Rows of data on spatial questions:
-- Begin --

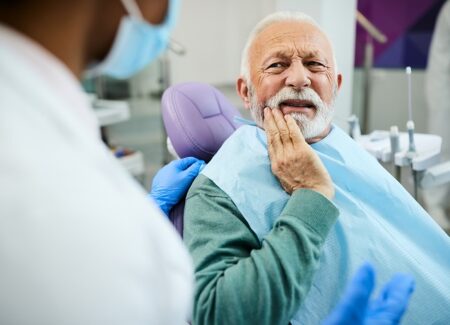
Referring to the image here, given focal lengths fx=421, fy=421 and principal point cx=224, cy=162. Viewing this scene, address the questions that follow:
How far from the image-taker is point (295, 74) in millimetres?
Answer: 1129

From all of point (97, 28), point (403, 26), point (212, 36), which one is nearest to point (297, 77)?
point (97, 28)

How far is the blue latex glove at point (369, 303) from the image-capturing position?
25.0 inches

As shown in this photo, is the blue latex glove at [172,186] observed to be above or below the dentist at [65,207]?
below

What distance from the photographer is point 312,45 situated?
3.82 ft

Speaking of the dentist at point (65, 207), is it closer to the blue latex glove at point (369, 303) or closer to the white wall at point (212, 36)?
the blue latex glove at point (369, 303)

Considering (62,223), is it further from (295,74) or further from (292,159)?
(295,74)

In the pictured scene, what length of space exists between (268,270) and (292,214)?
124 millimetres

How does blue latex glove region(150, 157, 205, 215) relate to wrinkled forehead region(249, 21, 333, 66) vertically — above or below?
below

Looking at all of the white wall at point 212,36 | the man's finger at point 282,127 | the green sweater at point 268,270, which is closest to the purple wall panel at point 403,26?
the white wall at point 212,36

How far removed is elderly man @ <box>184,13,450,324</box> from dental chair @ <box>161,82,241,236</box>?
157 mm

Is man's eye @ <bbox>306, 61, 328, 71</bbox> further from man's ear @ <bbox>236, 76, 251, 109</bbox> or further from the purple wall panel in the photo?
the purple wall panel

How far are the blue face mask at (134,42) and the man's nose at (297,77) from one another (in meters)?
0.55

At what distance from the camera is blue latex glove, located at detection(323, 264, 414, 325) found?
0.64 metres

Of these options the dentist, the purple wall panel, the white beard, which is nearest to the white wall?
the purple wall panel
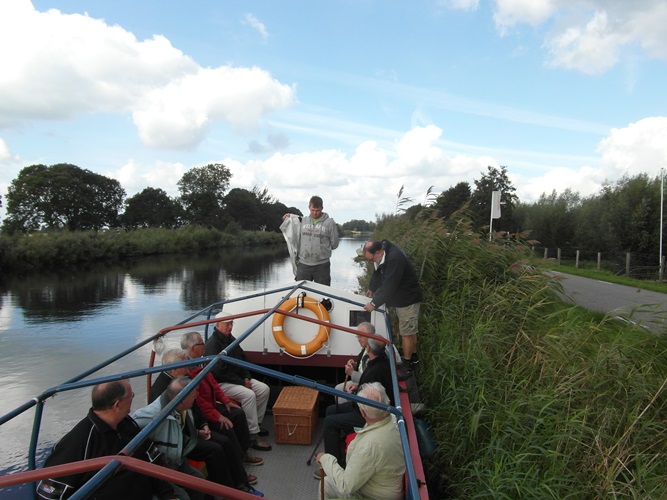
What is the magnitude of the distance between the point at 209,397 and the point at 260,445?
2.67 feet

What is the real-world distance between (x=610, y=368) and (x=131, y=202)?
61.1 meters

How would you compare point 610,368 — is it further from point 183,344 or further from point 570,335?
point 183,344

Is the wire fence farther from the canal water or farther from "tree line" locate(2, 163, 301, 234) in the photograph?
"tree line" locate(2, 163, 301, 234)

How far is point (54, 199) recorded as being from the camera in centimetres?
4272

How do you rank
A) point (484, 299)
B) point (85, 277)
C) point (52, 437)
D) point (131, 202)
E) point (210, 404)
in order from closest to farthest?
point (210, 404), point (484, 299), point (52, 437), point (85, 277), point (131, 202)

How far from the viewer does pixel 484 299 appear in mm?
4926

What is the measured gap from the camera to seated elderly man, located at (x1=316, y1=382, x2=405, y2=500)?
2512 millimetres

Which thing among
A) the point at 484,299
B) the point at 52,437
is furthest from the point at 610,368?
the point at 52,437

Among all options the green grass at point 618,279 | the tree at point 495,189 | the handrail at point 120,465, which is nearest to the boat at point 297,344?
the handrail at point 120,465

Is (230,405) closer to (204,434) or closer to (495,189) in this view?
(204,434)

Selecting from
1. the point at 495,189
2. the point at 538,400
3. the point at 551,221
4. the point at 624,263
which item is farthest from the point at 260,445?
the point at 551,221

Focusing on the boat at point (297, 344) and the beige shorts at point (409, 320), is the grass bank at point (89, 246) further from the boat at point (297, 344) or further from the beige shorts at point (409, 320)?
the beige shorts at point (409, 320)

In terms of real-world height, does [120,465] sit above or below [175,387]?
above

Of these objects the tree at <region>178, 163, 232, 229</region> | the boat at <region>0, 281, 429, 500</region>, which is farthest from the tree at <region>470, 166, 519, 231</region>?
the tree at <region>178, 163, 232, 229</region>
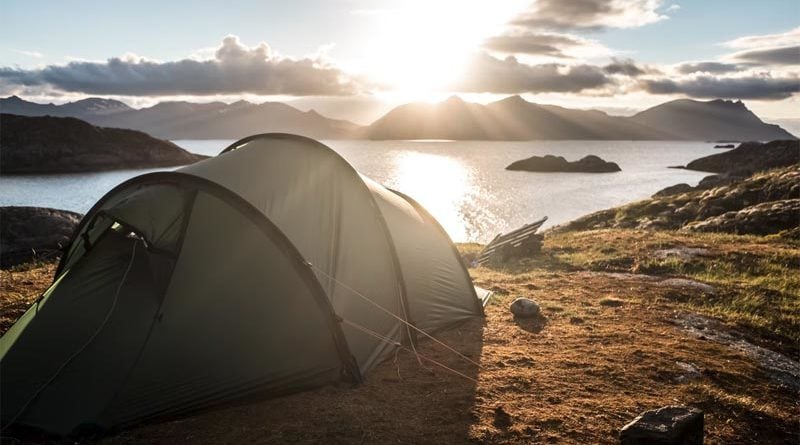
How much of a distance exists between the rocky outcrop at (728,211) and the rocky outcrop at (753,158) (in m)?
25.0

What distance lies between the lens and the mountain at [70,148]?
112613 millimetres

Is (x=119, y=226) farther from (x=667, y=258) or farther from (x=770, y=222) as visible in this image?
(x=770, y=222)

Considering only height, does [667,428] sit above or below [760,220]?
below

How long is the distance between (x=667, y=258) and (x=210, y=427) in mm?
15166

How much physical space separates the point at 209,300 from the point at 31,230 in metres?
20.3

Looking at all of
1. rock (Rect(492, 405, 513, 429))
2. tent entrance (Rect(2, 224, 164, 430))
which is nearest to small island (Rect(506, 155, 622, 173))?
rock (Rect(492, 405, 513, 429))

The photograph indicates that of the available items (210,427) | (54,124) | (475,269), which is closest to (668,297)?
(475,269)

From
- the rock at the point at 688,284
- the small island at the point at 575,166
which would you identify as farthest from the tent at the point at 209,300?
the small island at the point at 575,166

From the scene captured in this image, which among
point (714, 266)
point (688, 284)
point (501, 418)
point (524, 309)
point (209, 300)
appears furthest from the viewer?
point (714, 266)

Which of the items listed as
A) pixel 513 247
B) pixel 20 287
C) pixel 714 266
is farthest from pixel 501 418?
pixel 513 247

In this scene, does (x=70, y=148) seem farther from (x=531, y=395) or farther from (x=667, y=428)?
(x=667, y=428)

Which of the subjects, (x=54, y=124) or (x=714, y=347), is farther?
(x=54, y=124)

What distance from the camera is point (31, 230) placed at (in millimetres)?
22188

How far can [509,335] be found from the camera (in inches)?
396
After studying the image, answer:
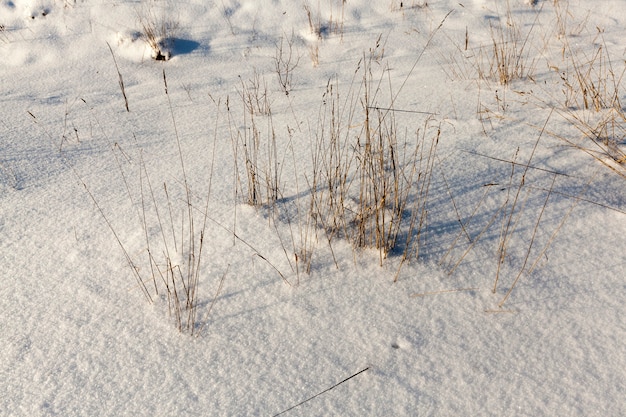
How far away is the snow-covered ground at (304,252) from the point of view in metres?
1.22

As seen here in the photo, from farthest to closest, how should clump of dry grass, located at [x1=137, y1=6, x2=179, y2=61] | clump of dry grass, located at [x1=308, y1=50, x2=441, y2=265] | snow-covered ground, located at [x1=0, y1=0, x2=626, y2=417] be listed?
clump of dry grass, located at [x1=137, y1=6, x2=179, y2=61]
clump of dry grass, located at [x1=308, y1=50, x2=441, y2=265]
snow-covered ground, located at [x1=0, y1=0, x2=626, y2=417]

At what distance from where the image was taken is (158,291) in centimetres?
149

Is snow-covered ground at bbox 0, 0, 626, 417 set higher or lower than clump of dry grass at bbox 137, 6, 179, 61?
lower

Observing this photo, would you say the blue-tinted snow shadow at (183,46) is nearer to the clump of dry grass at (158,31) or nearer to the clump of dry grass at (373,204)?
the clump of dry grass at (158,31)

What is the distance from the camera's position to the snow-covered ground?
122cm

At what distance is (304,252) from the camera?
1.57 metres

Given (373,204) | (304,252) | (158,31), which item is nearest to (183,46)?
(158,31)

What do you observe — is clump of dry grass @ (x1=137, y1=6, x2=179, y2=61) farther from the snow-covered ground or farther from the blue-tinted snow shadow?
the snow-covered ground

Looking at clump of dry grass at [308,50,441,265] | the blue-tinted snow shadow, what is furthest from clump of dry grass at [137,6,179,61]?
clump of dry grass at [308,50,441,265]

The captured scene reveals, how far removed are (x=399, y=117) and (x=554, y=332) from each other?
135 cm

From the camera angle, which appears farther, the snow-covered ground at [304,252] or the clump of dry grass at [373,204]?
the clump of dry grass at [373,204]

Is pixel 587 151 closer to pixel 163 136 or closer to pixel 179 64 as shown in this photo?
pixel 163 136

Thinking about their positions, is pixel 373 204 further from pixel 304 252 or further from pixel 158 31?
pixel 158 31

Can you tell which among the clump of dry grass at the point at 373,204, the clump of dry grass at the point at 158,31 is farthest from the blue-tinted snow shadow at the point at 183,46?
the clump of dry grass at the point at 373,204
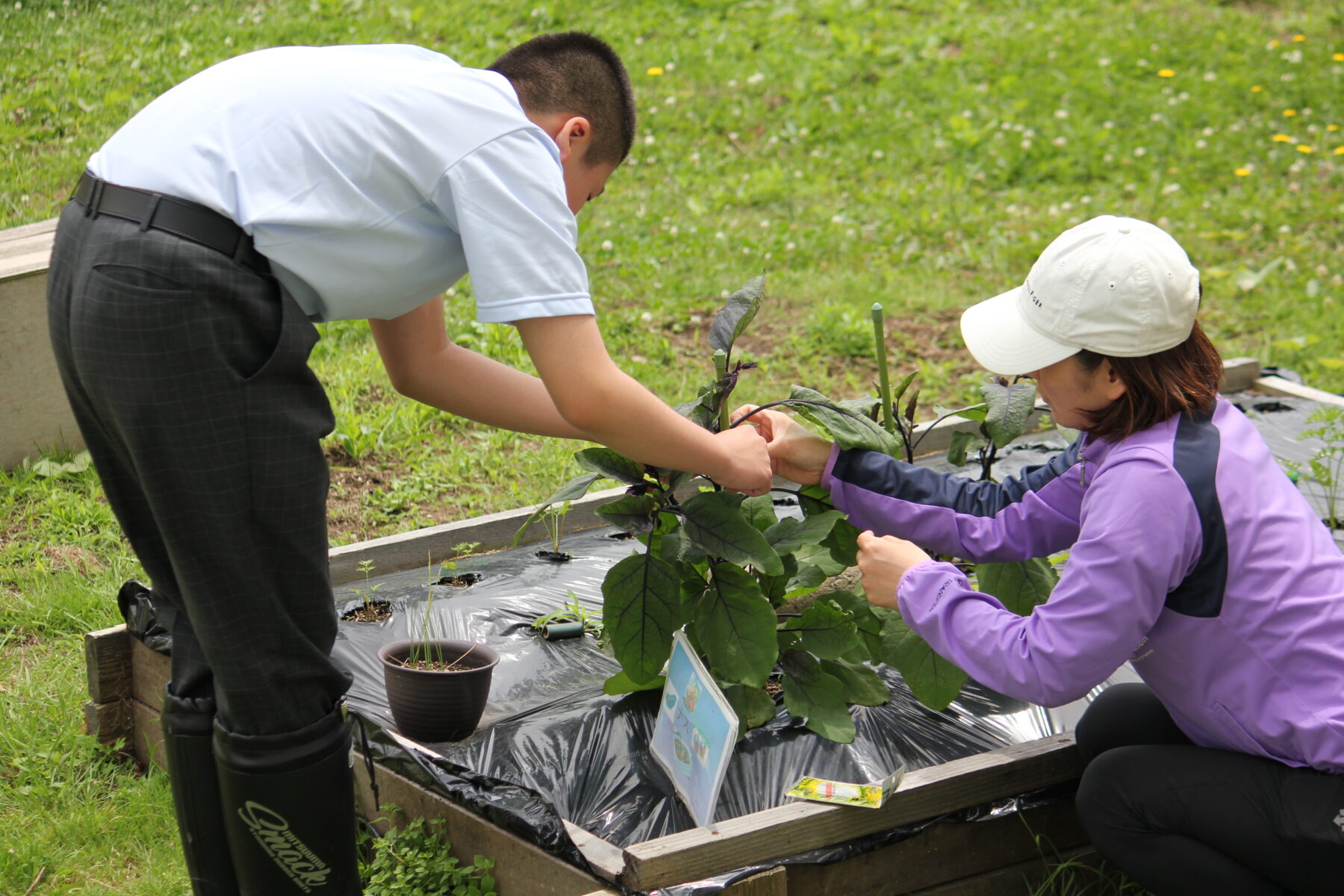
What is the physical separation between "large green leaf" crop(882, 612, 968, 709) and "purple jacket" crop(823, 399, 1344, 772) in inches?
11.3

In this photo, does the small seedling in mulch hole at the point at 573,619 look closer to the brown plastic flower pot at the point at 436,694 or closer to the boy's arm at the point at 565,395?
the brown plastic flower pot at the point at 436,694

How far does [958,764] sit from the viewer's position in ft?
6.44

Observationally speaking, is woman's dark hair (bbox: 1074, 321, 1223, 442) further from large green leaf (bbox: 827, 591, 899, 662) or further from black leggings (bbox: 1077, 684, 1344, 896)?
large green leaf (bbox: 827, 591, 899, 662)

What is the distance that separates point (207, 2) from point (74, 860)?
601 centimetres

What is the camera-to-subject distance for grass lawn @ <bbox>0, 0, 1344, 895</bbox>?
10.5 ft

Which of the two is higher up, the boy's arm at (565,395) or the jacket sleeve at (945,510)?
the boy's arm at (565,395)

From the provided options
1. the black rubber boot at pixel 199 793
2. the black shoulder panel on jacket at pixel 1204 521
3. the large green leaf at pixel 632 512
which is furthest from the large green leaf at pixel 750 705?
the black rubber boot at pixel 199 793

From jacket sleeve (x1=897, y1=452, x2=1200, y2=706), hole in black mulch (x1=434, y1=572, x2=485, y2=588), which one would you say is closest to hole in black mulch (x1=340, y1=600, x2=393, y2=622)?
hole in black mulch (x1=434, y1=572, x2=485, y2=588)

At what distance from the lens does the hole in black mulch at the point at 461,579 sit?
282 cm

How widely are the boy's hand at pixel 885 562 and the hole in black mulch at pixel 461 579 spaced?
1132 millimetres

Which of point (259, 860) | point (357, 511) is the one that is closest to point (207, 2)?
point (357, 511)

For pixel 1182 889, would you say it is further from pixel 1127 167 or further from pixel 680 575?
pixel 1127 167

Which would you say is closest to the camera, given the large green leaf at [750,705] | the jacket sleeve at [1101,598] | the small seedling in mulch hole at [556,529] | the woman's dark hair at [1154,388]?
the jacket sleeve at [1101,598]

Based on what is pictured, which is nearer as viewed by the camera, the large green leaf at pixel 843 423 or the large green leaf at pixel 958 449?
the large green leaf at pixel 843 423
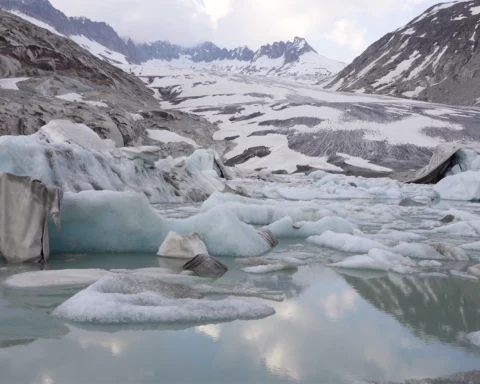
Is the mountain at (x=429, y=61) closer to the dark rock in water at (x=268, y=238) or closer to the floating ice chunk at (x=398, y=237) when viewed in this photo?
the floating ice chunk at (x=398, y=237)

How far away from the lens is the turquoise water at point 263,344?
170 cm

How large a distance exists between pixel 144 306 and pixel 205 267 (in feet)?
4.01

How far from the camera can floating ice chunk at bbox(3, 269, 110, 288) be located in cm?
279

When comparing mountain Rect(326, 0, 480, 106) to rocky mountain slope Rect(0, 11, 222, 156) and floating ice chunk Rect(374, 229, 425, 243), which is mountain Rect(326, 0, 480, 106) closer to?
rocky mountain slope Rect(0, 11, 222, 156)

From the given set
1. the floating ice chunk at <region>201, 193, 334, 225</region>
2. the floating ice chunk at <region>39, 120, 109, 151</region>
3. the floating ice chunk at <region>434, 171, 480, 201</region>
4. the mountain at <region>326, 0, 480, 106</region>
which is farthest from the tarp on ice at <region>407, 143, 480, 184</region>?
the mountain at <region>326, 0, 480, 106</region>

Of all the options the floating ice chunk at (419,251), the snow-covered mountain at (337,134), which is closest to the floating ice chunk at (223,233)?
the floating ice chunk at (419,251)

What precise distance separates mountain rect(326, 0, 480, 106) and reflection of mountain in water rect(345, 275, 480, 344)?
54027 millimetres

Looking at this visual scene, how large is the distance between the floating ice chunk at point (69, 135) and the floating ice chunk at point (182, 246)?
636 cm

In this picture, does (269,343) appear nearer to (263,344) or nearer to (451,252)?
(263,344)

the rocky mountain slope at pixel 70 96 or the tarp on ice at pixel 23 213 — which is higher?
the rocky mountain slope at pixel 70 96

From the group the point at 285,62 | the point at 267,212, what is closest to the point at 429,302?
the point at 267,212

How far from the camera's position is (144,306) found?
2.25m

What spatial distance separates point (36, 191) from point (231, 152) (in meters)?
25.8

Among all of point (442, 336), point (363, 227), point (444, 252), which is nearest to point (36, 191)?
point (442, 336)
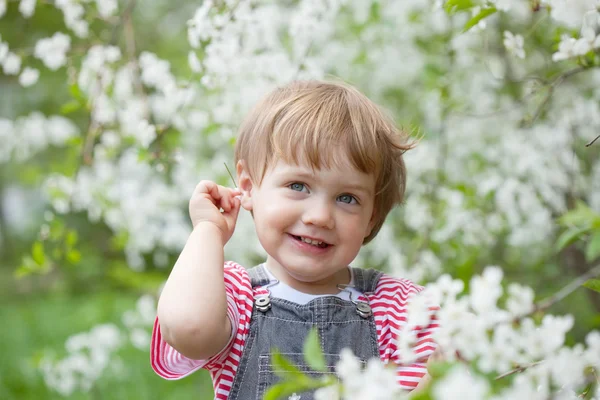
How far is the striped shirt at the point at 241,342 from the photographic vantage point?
1639mm

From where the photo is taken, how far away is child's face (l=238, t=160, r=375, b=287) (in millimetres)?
1666

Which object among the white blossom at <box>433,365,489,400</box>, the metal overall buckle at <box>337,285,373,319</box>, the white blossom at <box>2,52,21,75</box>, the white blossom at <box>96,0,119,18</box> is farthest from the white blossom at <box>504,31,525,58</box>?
the white blossom at <box>2,52,21,75</box>

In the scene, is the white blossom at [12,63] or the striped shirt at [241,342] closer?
the striped shirt at [241,342]

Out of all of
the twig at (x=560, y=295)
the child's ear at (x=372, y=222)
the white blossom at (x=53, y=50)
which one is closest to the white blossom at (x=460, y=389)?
the twig at (x=560, y=295)

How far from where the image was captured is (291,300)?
1.74 metres

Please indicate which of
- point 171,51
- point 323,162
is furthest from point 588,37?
point 171,51

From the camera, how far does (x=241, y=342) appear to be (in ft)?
5.44

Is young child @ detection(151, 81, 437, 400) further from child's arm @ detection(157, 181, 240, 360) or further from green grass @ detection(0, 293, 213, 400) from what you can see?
green grass @ detection(0, 293, 213, 400)

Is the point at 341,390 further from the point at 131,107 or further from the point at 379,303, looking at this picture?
the point at 131,107

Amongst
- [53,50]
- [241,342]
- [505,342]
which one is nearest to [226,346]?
[241,342]

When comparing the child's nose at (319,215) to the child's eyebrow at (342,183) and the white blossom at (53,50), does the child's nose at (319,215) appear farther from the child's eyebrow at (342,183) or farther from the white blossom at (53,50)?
the white blossom at (53,50)

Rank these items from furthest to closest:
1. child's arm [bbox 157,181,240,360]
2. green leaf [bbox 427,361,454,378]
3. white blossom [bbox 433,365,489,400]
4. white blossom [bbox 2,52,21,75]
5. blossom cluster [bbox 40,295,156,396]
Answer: blossom cluster [bbox 40,295,156,396], white blossom [bbox 2,52,21,75], child's arm [bbox 157,181,240,360], green leaf [bbox 427,361,454,378], white blossom [bbox 433,365,489,400]

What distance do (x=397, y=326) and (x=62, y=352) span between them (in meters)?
4.41

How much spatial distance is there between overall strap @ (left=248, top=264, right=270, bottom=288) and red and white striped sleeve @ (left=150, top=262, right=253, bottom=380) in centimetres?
3
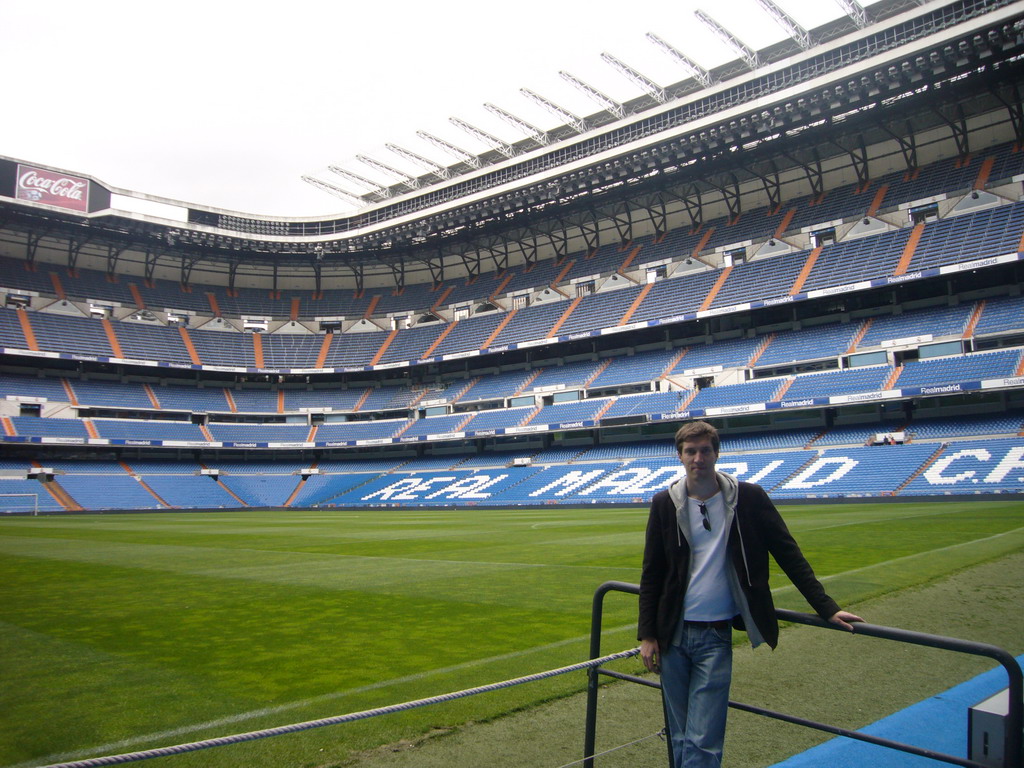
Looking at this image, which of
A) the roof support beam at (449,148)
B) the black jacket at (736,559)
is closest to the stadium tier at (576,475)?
the roof support beam at (449,148)

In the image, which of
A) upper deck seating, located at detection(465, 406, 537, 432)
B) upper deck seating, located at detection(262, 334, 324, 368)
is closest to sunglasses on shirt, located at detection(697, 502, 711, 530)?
upper deck seating, located at detection(465, 406, 537, 432)

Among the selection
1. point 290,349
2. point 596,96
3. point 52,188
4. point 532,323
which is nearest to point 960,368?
point 596,96

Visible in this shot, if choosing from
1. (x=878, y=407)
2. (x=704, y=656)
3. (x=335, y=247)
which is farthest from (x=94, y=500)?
(x=704, y=656)

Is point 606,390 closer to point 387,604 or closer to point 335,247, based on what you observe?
point 335,247

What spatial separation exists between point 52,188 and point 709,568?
6154 centimetres

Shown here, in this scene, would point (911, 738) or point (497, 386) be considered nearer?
point (911, 738)

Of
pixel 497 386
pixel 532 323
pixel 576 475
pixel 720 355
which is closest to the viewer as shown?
pixel 576 475

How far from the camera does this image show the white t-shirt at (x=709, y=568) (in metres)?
3.66

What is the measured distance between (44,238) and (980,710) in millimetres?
70700

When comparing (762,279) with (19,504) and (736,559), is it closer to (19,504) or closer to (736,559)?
(736,559)

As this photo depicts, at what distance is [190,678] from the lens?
6.84 metres

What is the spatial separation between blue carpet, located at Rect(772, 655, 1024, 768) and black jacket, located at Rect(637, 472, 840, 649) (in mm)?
1695

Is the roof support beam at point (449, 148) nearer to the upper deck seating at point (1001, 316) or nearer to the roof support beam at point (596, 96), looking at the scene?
the roof support beam at point (596, 96)

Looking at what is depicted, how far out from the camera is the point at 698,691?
3.61 metres
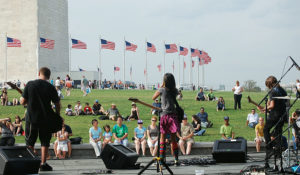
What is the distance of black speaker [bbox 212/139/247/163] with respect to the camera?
12.3m

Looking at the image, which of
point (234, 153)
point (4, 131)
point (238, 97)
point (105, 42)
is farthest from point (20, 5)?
point (234, 153)

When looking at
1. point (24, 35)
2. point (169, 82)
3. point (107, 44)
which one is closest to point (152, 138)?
point (169, 82)

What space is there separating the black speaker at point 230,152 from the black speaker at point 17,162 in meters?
5.16

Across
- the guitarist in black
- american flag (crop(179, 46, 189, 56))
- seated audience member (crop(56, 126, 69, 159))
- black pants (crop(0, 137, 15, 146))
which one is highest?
american flag (crop(179, 46, 189, 56))

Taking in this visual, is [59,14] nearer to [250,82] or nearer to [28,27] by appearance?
[28,27]

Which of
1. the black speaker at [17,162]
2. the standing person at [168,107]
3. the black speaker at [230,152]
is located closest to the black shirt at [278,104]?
the standing person at [168,107]

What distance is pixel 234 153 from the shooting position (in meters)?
12.3

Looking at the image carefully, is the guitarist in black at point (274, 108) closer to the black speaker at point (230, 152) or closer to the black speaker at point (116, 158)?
the black speaker at point (230, 152)

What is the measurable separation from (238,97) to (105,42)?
3327 centimetres

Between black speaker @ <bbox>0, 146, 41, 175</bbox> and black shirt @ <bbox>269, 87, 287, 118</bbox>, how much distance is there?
4.74 m

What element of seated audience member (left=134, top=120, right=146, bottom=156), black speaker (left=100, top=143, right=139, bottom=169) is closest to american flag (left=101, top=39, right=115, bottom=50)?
seated audience member (left=134, top=120, right=146, bottom=156)

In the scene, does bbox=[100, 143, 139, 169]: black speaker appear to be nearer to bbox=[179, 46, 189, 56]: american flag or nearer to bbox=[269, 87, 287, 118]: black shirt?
bbox=[269, 87, 287, 118]: black shirt

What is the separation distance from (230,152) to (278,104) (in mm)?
2632

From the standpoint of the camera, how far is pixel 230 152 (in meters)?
12.3
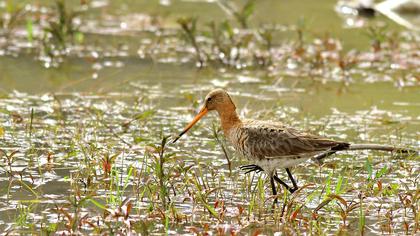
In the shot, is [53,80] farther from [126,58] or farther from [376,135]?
[376,135]

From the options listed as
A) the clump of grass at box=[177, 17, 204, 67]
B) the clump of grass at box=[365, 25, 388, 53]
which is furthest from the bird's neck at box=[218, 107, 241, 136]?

-- End --

§ Your task: Reproduce verbatim the stretch of the data from the line containing "From the standpoint" through the end of the data, omitting the pictures.

§ Right answer:
From the standpoint of the camera, how far is pixel 230 152 (in meters)?
12.3
In the shot, is [53,80] farther from [126,58] or farther from [376,135]?
[376,135]

From the options listed as
A) the clump of grass at box=[177, 17, 204, 67]
B) the clump of grass at box=[365, 25, 388, 53]
which is furthest from the bird's neck at box=[218, 107, 241, 136]?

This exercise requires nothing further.